Meu sono, que já não é lá essas coisas. Começou a ficar cada vez mais raso. "Shhiiushuiuiiu..." O som aumentava, ou eu estava despertando cada vez mais com aquele som irritante. Só poderia ser aquela velha carrancuda do apartamento 71, que tinha mania de ficar chamando os gatos da rua pela janela. Tenho certeza de que, se os gatos falassem, mandariam ela se ferrar!

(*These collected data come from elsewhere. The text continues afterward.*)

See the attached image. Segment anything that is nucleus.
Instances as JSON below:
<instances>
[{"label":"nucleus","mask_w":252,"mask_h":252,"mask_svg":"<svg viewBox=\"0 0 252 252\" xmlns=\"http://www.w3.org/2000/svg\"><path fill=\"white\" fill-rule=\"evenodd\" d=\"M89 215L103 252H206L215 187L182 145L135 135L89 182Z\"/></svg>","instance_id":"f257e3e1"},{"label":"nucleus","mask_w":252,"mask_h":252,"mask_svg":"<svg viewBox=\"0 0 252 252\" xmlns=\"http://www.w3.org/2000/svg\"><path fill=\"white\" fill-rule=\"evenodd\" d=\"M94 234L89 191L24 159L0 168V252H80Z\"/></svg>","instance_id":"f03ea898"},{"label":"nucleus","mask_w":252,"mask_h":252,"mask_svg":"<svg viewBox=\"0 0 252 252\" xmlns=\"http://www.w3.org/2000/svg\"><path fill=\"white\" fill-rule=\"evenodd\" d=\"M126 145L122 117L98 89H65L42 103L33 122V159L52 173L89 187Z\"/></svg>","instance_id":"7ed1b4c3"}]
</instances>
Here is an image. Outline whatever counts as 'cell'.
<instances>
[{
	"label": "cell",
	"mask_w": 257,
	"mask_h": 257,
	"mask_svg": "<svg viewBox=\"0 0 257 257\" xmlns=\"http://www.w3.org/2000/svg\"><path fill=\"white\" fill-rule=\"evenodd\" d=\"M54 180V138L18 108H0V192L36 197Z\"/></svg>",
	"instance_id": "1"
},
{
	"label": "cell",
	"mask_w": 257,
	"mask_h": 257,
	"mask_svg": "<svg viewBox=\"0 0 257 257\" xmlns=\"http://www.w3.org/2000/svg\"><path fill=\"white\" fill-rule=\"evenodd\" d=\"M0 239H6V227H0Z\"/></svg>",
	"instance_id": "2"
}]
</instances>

O som estava me deixando maluca, fazendo-me girar na cama de ponta a ponta. Decidi que aquilo não me atrapalharia mais. Não permitiria mais uma noite mal dormida por um barulho qualquer. "Shhiiuushiusihiiu..." Um irritante e insistente barulho, mas apenas um barulho.

- Merda!

Virei para o lado e abri os olhos com dificuldade. A remela grudada nos cílios dificultava a abertura. Forcei para focar a visão em direção ao velho rádio relógio disposto na minúscula mesa de cabeceira. Afinal, naquele apartamento velho e pequeno não cabia nada.

- Puta que pariu!

Eram três da madrugada e eu me questionava o que minha vizinha poderia estar fazendo chamando gatos pela janela a essa hora. Estava decidida a levantar e berrar em direção à sua janela, mas um frio na espinha me deteve.

"Shhiiuuiiuiuui..."

Aquele desagradável chiado estava vindo de dentro do meu apartamento.

Ergui a cabeça e virei para a porta do quarto, que estava aberta, na esperança de ouvir o barulho com mais atenção.

Meu coração acelerou e um arrepio se espalhou rapidamente pelo meu corpo, dando um soco frio no meu estômago. Aquela merda de barulho estava dentro do meu quarto! Automaticamente, me coloquei em posição fetal e certifiquei-me de que todo o meu corpo estava coberto pelo edredom.

Dediquei mais atenção aos meus pés, afinal, se fosse um espírito vindo me pegar, a primeira coisa a proteger são os pés. Todo mundo sabe disso, certo?

O tamborilar do meu coração dificultava minha tentativa de descrever o que poderia ser aquilo. Apertei os olhos e ainda encolhida em meu esconderijo, comecei a dedilhar opções do que poderia estar fazendo aquele som. Em uma tentativa vã de acalmar meus batimentos cardíacos, falei baixo comigo mesma.

Seria um espírito? Encolhi ainda mais os pés, começando a dar câimbra nos dedões.

Ou um assassino com um toque estranho de assoviar de maneira silenciosa enquanto se prepara para atacar sua presa? Um calafrio percorreu meu corpo, mas não resisti a uma curva nos lábios, imaginando a cena.

Arregalei os olhos, espantando qualquer rastro de remela que pudesse haver.

Seria minha desequilibrada vizinha dentro do meu desprezível quarto?

Imaginar essa cena me causou mais medo e paralisia do que imaginar um assassino. Pelo menos com um assassino, se ele cumprisse seu papel, eu não precisaria acordar às seis horas da manhã para pegar um ônibus lotado em direção ao hospício que chamo de trabalho. Mas se fosse a dona Clemência, eu teria sérios problemas, como ter que deixar esse cubículo de apartamento para ela e morar embaixo da ponte. Eu me recuso a lidar com esses tipos de psicopatas.

"Shhiiuuiiuiuui..."

Lá estava ele novamente. O som cortante que me acordou e me maltratava naquelas horas. Me obriguei a virar de barriga para cima, ainda dentro do meu casulo. Fechei os olhos para tentar escutar melhor, afinal dizem que ao se desfazer de um sentido, outro fica mais aguçado. Notei que o som estava muito próximo da minha mesa de cabeceira e era intermitente. Então, ou o tal assassino/espírito tinha sérios problemas psicológicos, ou realmente era a velha louca. Inspirei e expirei profundamente.